Het zou nog maar een paar uur duren voor ik daar op bijzonder pijnlijke wijze achter zou komen.
52
(NOG 8 UUR EN 39 MINUTEN TOT DE AFLOOP VAN HET ULTIMATUM)
DE REST VAN DE WEG BESTOOKTE FRANK AFWISSELEND ALINA EN mij met ontelbare vragen. Uiteindelijk liet ik me ook meeslepen en ik gaf hem een korte schets van de gebeurtenissen van de laatste uren. Te beginnen met de ontmoeting op mijn woonboot (waarbij ik de precieze ligging van mijn schuilplaats verzweeg, evenals mijn eerdere afspraak bij dr. Roth), vertelde ik hem over de extra zeven minuten van het ultimatum en onze zo pijnlijk verlopen inbraak bij Thomas Traunstein.

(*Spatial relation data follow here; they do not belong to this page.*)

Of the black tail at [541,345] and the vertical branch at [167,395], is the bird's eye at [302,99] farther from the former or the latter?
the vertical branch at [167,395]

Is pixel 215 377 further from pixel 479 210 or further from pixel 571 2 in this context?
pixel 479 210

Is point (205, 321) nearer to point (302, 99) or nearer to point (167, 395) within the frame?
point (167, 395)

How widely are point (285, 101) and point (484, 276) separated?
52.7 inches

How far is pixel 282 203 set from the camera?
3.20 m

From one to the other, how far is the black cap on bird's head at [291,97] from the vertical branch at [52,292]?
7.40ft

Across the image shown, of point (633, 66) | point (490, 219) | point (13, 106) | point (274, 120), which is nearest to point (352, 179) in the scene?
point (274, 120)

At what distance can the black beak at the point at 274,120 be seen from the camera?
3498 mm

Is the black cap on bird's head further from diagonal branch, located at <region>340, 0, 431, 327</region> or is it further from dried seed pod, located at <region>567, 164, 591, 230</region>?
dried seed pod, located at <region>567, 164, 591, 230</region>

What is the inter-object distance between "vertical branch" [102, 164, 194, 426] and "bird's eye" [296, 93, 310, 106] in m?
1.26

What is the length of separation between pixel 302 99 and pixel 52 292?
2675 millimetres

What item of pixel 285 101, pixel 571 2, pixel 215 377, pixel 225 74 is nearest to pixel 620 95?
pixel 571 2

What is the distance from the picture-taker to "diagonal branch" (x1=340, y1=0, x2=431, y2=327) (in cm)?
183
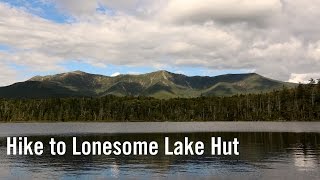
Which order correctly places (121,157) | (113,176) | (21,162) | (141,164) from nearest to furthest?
(113,176), (141,164), (21,162), (121,157)

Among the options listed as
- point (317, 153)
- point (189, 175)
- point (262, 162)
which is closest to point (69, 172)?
point (189, 175)

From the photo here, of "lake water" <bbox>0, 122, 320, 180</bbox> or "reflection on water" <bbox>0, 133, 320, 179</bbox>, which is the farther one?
"reflection on water" <bbox>0, 133, 320, 179</bbox>

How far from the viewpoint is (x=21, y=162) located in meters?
70.1

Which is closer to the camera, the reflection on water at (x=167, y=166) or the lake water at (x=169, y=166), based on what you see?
the lake water at (x=169, y=166)

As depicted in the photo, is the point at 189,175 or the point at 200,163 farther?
the point at 200,163

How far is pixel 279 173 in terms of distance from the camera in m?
54.5

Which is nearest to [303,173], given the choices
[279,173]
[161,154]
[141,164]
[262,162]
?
[279,173]

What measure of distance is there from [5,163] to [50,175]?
17.3m

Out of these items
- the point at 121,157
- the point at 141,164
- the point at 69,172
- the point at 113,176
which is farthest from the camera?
the point at 121,157

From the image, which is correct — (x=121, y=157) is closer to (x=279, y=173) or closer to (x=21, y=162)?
(x=21, y=162)

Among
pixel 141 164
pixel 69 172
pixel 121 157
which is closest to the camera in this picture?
pixel 69 172

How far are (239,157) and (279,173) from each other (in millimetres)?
18161

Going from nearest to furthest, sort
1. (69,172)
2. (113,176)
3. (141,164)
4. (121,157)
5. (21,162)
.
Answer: (113,176)
(69,172)
(141,164)
(21,162)
(121,157)

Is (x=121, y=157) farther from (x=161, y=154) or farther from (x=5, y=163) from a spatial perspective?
(x=5, y=163)
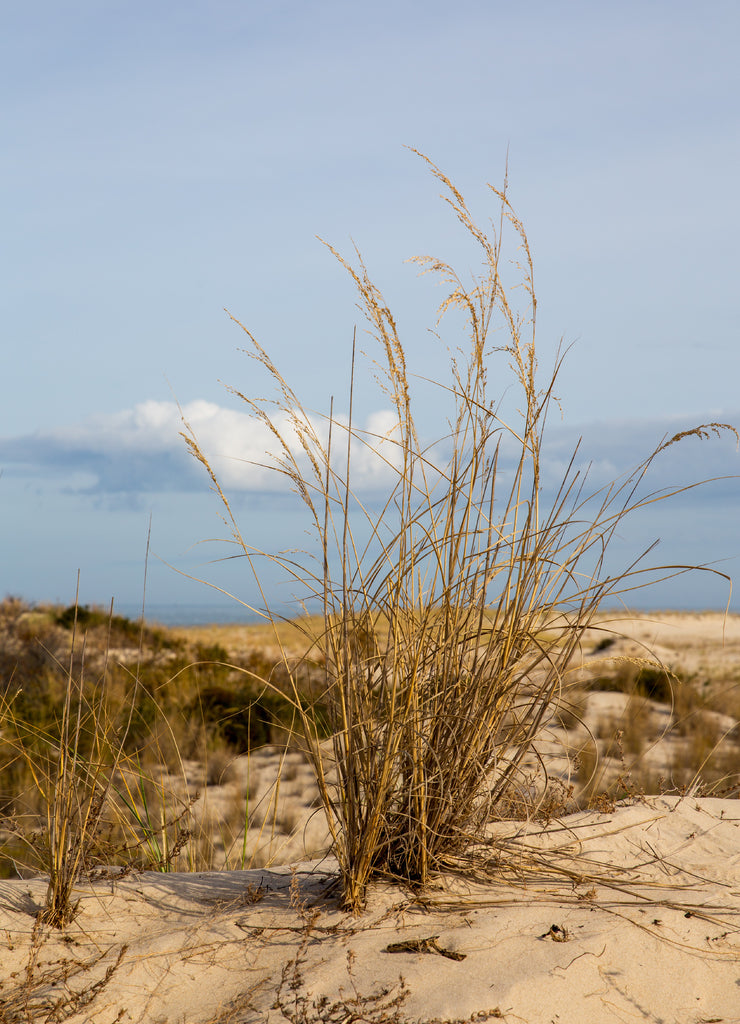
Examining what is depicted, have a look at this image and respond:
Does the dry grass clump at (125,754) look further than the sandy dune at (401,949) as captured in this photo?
Yes

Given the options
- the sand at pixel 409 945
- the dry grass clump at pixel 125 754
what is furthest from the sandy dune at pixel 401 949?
the dry grass clump at pixel 125 754

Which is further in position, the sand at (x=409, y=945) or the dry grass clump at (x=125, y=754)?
the dry grass clump at (x=125, y=754)

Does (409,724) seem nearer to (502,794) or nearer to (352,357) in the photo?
(502,794)

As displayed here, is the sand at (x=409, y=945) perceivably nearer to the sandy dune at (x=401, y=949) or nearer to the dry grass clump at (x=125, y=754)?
the sandy dune at (x=401, y=949)

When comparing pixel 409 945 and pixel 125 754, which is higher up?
pixel 409 945

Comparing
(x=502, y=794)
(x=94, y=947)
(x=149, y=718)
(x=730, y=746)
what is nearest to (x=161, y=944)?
(x=94, y=947)

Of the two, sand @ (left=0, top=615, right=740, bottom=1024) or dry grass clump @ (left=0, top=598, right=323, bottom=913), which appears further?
dry grass clump @ (left=0, top=598, right=323, bottom=913)

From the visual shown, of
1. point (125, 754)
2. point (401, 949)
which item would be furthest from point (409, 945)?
point (125, 754)

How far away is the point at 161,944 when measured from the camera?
2143 millimetres

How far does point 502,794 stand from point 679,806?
1024 mm

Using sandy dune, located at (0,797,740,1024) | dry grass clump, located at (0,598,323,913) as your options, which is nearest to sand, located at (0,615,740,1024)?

Hij reageerde heel wat minder sceptisch op Alina’s fantastische getuigenverklaring dan ik had gedaan.
‘Geloof je haar?’ vroeg ik onzeker. Nadat al haar informatie, met uitzondering van het ultimatum, in lucht was opgelost, wilde ik eigenlijk alleen nog maar mijn belofte houden en Alina zo snel mogelijk naar huis brengen. Aan mijn behoefte aan onverklaarbare fenomenen was voorlopig voldaan en ik had geen zin om nog meer hersenspinsels achterna te jagen.
‘Het inschakelen van een medium om een zaak op te lossen heeft een lange traditie,’ zei Frank, in een poging onder een antwoord uit te komen. We waren in de Brunnenstraße aangekomen en stopten op de tweede rijbaan ter hoogte van het Volkspark am Weinberg.